Data section:
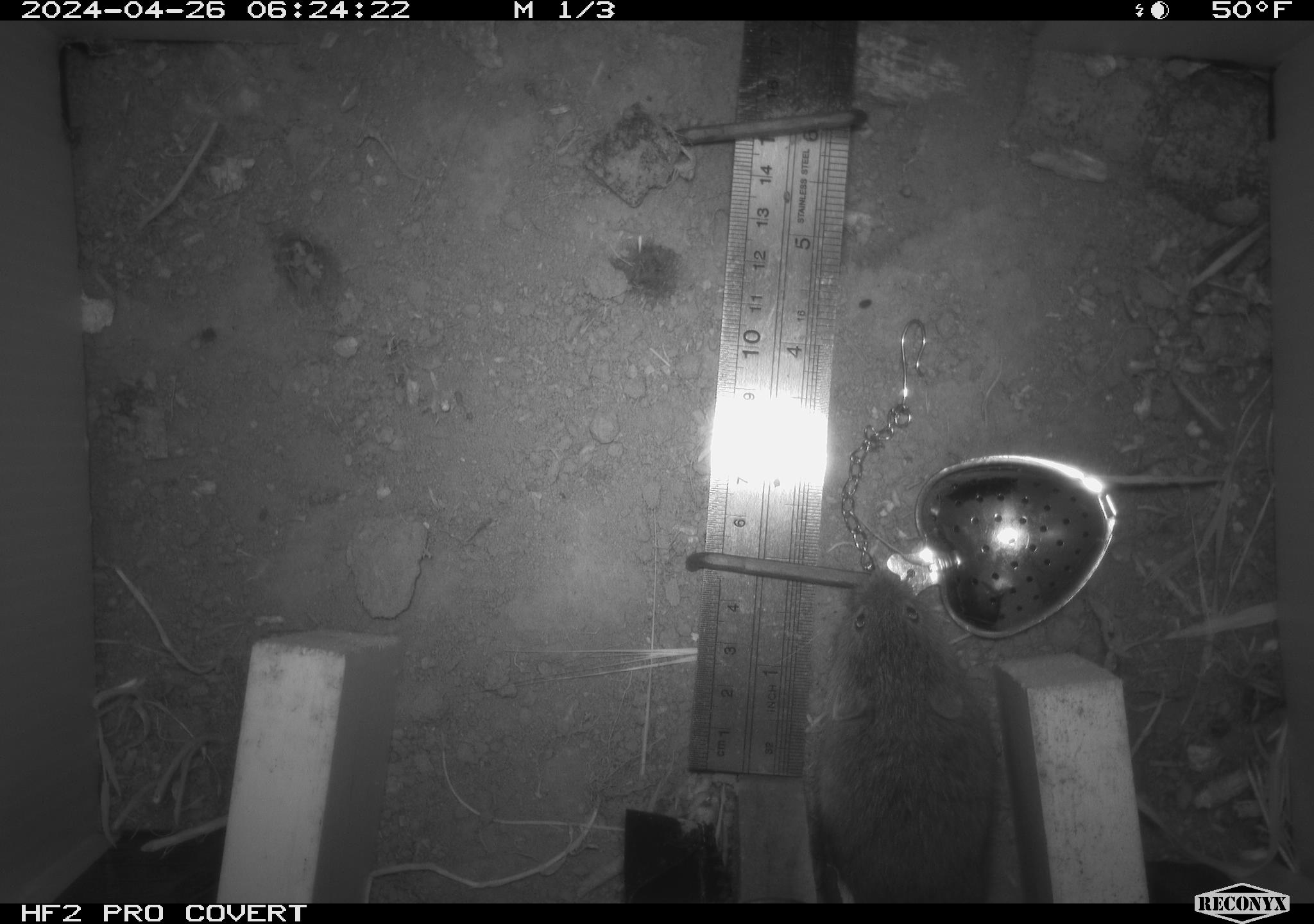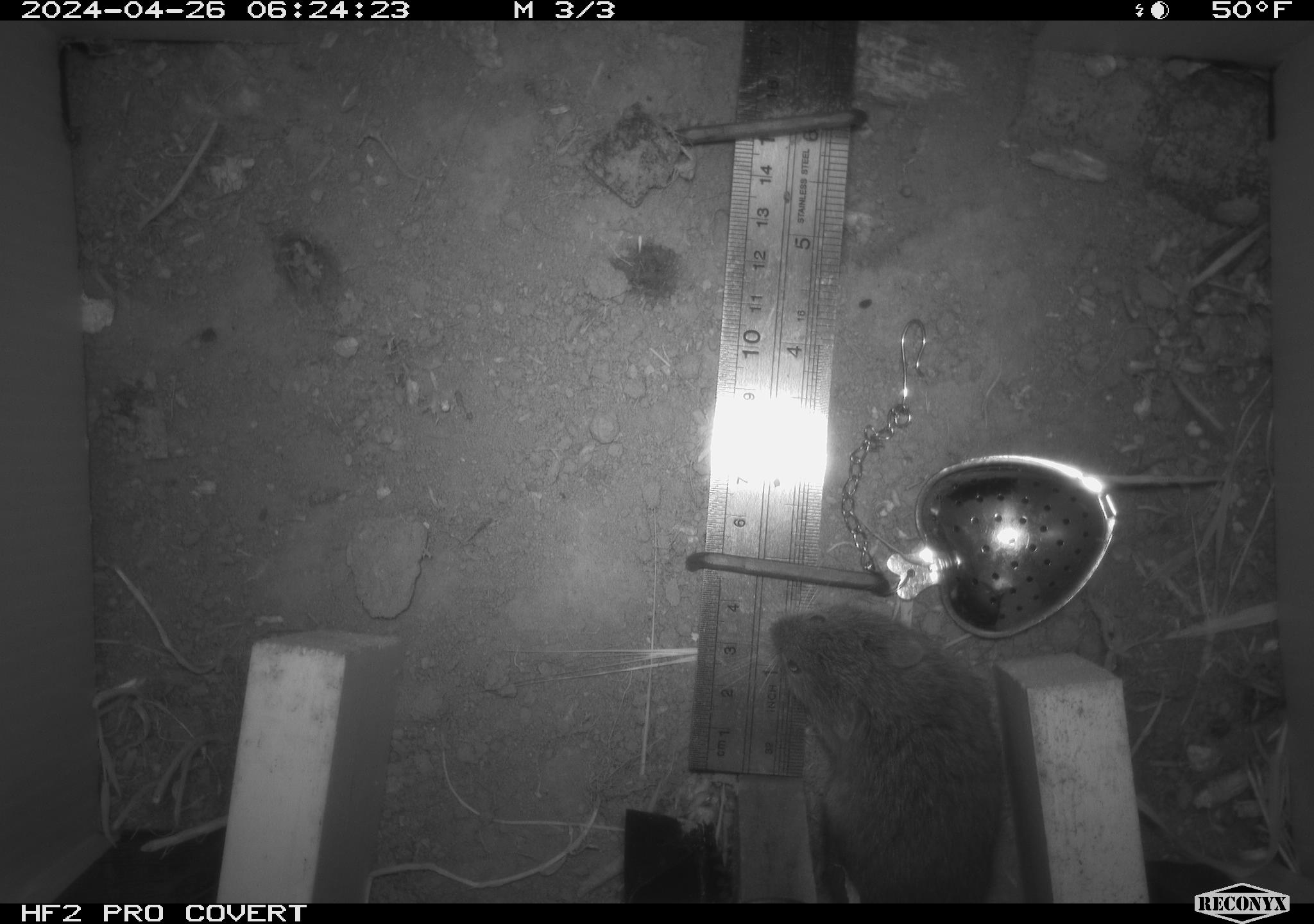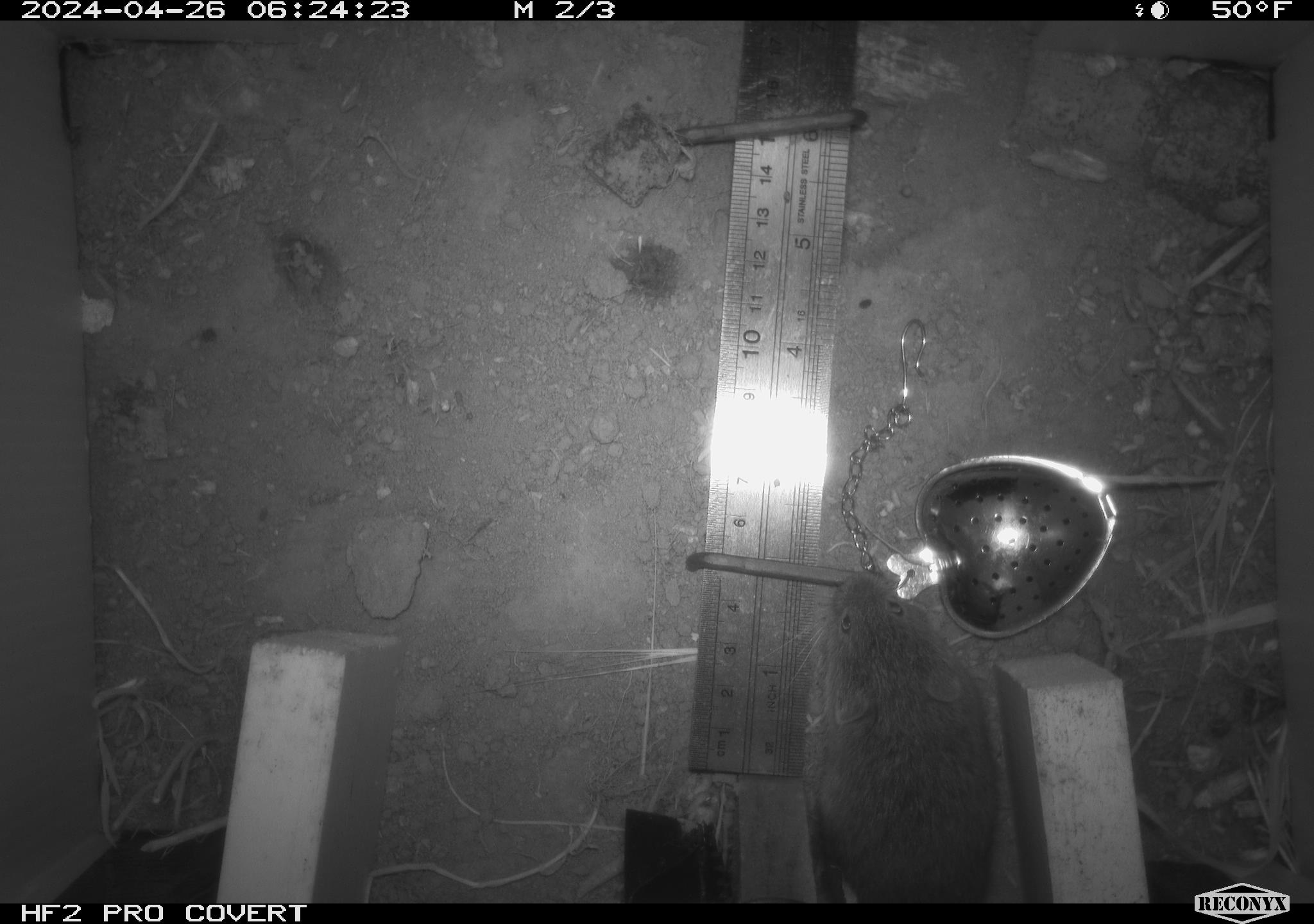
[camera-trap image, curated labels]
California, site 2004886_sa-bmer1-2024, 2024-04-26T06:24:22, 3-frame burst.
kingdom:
---
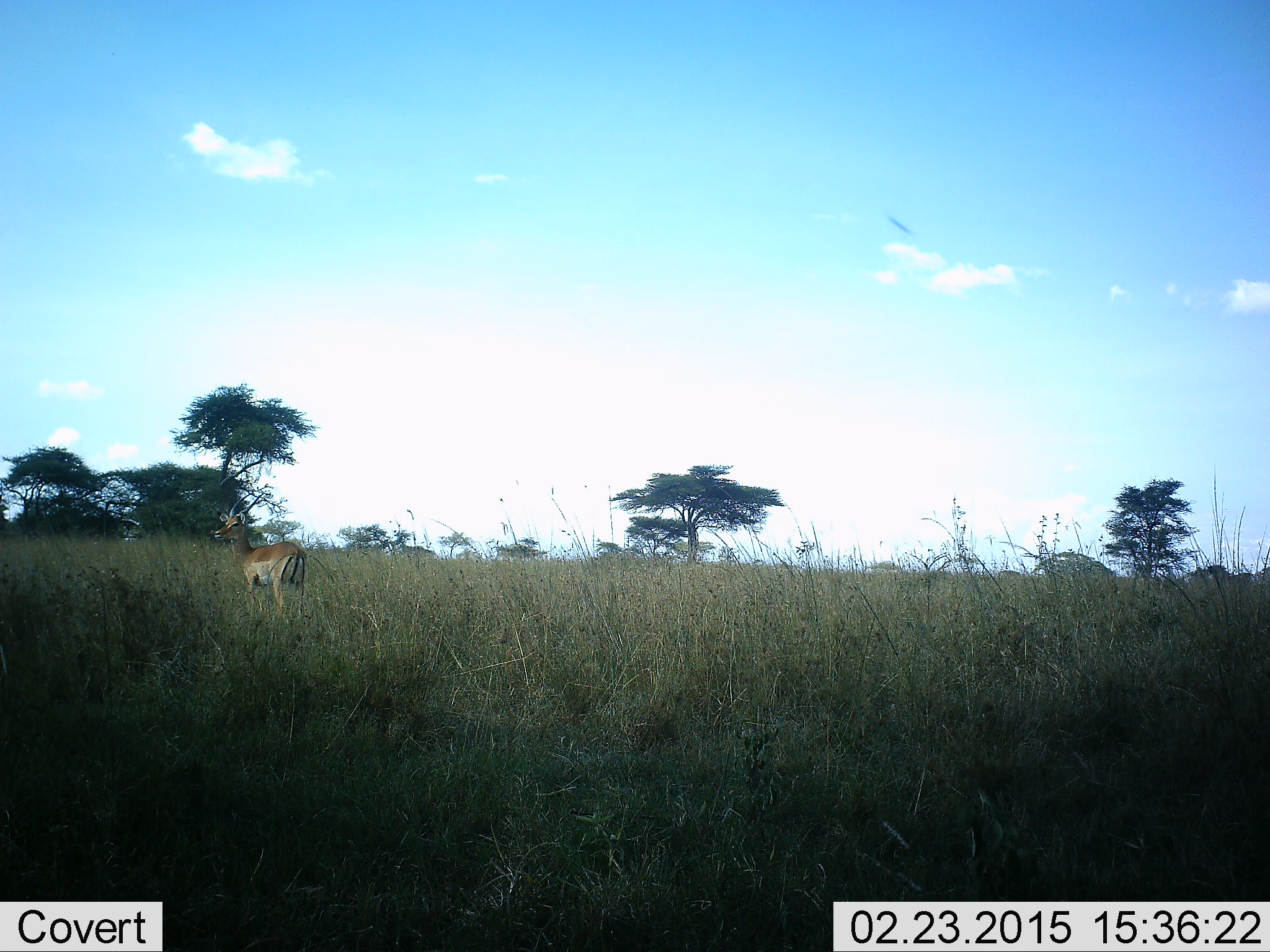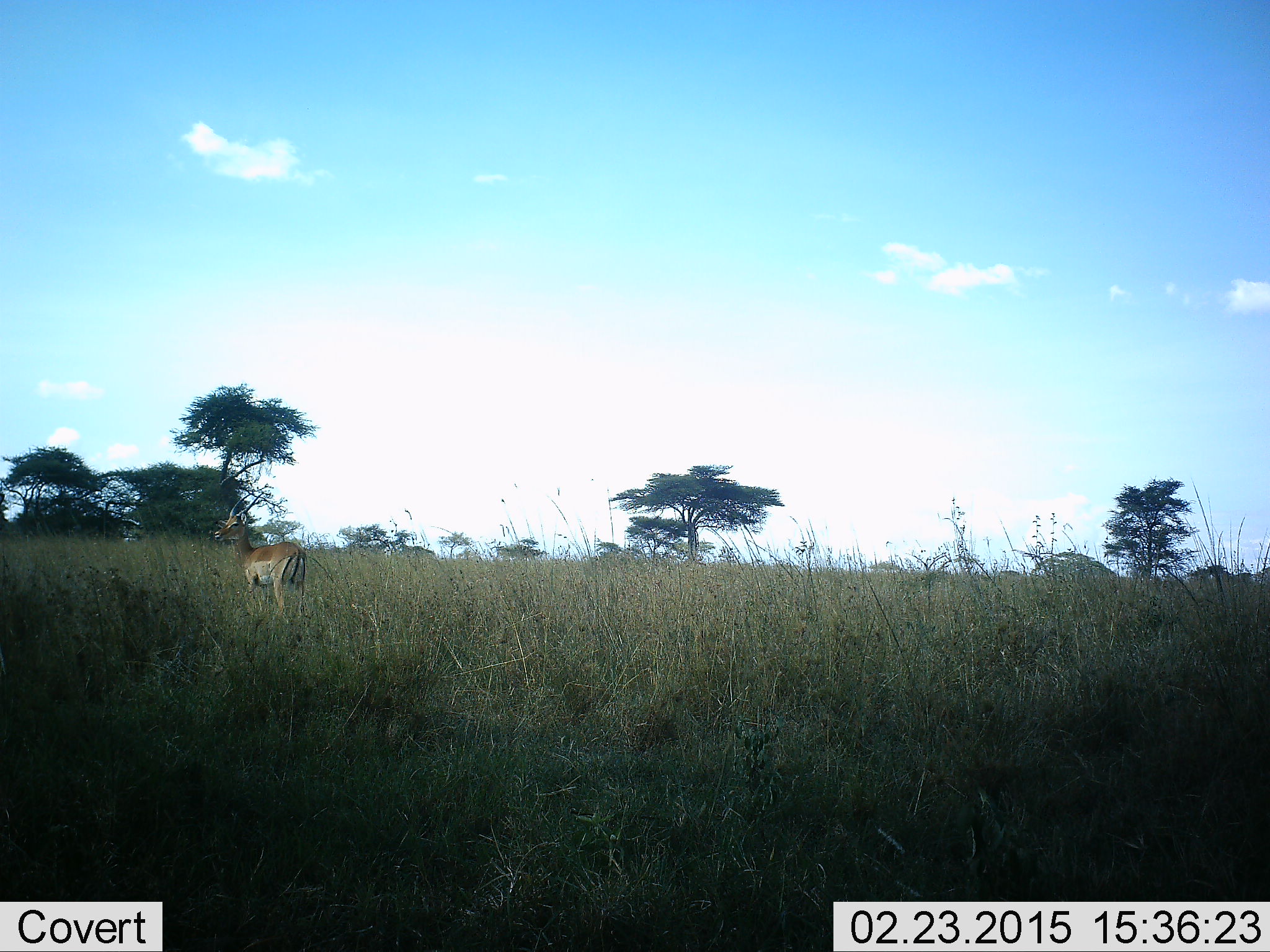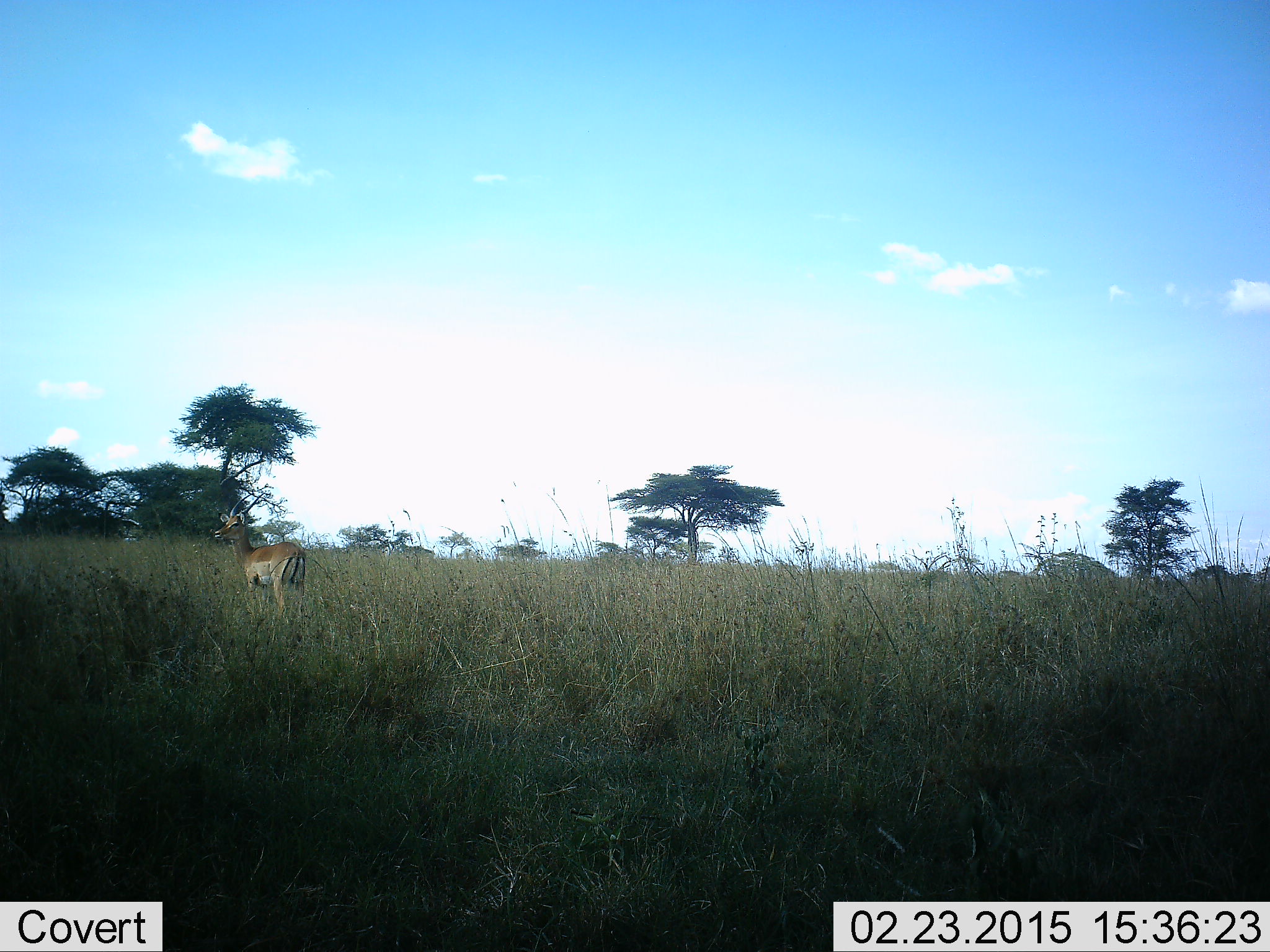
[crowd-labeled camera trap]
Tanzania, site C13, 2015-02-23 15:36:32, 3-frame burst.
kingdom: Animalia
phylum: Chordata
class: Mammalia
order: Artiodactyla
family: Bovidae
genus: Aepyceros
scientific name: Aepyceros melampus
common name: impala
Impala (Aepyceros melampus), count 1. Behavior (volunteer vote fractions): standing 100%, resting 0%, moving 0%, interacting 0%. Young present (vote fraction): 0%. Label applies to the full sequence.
* * *
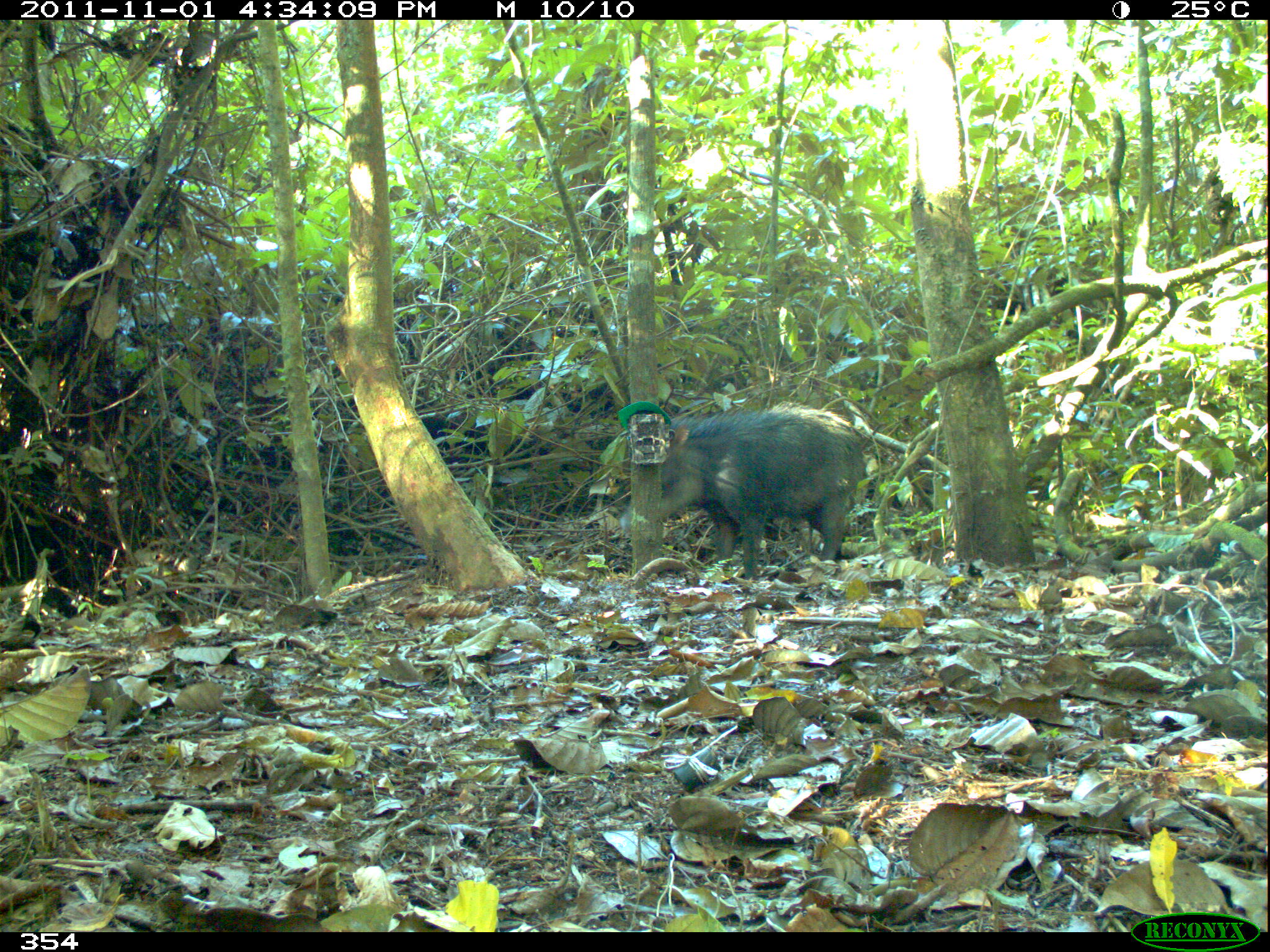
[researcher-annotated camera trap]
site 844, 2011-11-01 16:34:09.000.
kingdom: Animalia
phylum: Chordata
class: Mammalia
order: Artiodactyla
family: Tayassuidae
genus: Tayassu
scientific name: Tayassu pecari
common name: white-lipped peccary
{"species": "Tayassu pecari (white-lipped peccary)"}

Work instruction: Search the preceding listing for "site", then copy every line that holds it.

Solution to the exercise:
California, site 2004886_sa-bmer1-2024, 2024-04-26T06:24:22, 3-frame burst.
Tanzania, site C13, 2015-02-23 15:36:32, 3-frame burst.
site 844, 2011-11-01 16:34:09.000.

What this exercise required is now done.